Comment diagnostiquer les amortisseurs

Savoir comment vérifier ses amortisseurs hydrauliques ou à gaz est une question fréquente. Les suspensions modernes étant plus complexes, le diagnostic idéal se fait sur un banc de suspension dans un centre automobile ou au contrôle technique. Cependant, il existe des méthodes de vérification manuelles.
Le test du rebond (Appui sur la caisse)
La méthode traditionnelle consiste à faire osciller la voiture à l'arrêt. On appuie fortement sur un coin de la voiture (aile avant ou arrière) pour comprimer la suspension, puis on relâche brusquement. Attention à ne pas enfoncer la tôle de la carrosserie en appuyant ! L'objectif est de créer une amplitude maximale.

Si l'amortisseur est bon, la caisse doit remonter et se stabiliser quasi immédiatement (un demi-cycle). Si elle continue d'osciller (rebondit plusieurs fois), l'amortisseur est probablement HS et doit être remplacé.
Attention : cette méthode fonctionnait bien sur les voitures anciennes aux suspensions souples. Sur les véhicules modernes équipés de suspensions multibras plus fermes, les frottements et la géométrie peuvent masquer l'usure lors de ce test simple. Cette méthode permet surtout de détecter un amortisseur totalement vide ou grippé, mais difficilement un amortisseur à 50% d'efficacité.
Inspection visuelle
Mettez la voiture sur un pont élévateur ou une fosse. Démonter l'amortisseur est fastidieux, donc commencez par une inspection en place. Cherchez des traces d'huile sur le corps de l'amortisseur. Un léger film gras (« suintement ») peut être normal, mais des coulures franches indiquent une fuite. Essuyez l'huile et revérifiez après quelques jours d'utilisation.
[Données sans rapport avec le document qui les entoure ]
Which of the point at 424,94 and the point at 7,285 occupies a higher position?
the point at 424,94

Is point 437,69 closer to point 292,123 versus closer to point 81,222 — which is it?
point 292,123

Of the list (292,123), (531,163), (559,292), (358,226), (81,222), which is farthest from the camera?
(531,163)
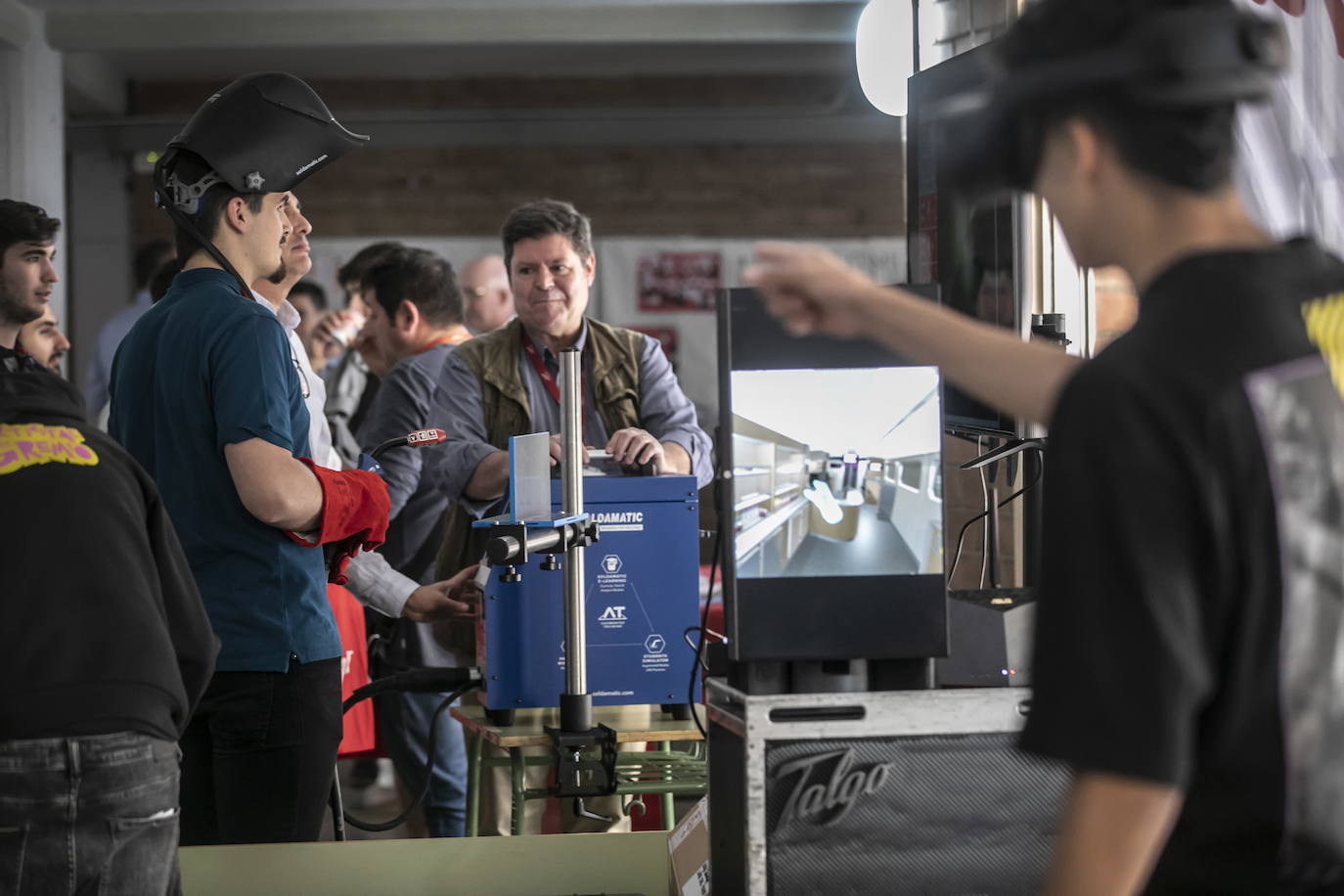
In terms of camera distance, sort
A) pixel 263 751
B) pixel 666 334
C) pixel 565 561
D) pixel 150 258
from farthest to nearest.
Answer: pixel 666 334 → pixel 150 258 → pixel 565 561 → pixel 263 751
Vérifiez l'état de la tige (le piston chromé). Elle ne doit présenter ni rouille ni rayures. Si c'est le cas, l'étanchéité est compromise.
Examinez les pneus. Une usure « en facettes » (par zones irrégulières) sur la bande de roulement est un signe classique d'amortisseurs fatigués qui laissent la roue rebondir sur la route.
Pour les jambes de force avant (type MacPherson), inspectez les ressorts (pas de fissures) et les coupelles supérieures (butées tournantes).

Test de conduite
Si les amortisseurs sont défaillants, vous sentirez que la voiture « flotte » sur la route et nécessite des corrections constantes au volant. Elle plongera au freinage et se cabrera à l'accélération. En ville, à 50-60 km/h, testez prudemment (s'il n'y a personne) les transferts de masse : freinage appuyé, accélération, légers zigzags.
Quand changer les amortisseurs
L'usure est inévitable et progressive. La plupart des fabricants recommandent une inspection tous les 20 000 à 30 000 km (souvent fait lors de la révision ou du contrôle technique). Quant au remplacement, la durée de vie moyenne est d'environ 80 000 à 100 000 km, variable selon les routes empruntées. À ce kilométrage, une vérification approfondie s'impose.
Pour prolonger leur durée de vie :
- Ne surchargez pas la voiture. Respectez le PTAC (Poids Total Autorisé en Charge) indiqué sur la carte grise. La surcharge fatigue prématurément la suspension.
- Laissez chauffer en hiver. Par grand froid, l'huile dans les amortisseurs est plus épaisse. Roulez doucement sur le premier kilomètre et évitez les gros nids-de-poule le temps que l'huile se fluidifie.
En résumé, ne tardez pas à remplacer des amortisseurs défectueux. Il est conseillé de choisir des marques reconnues (type OEM) ou des pièces d'origine pour garantir la sécurité et la longévité.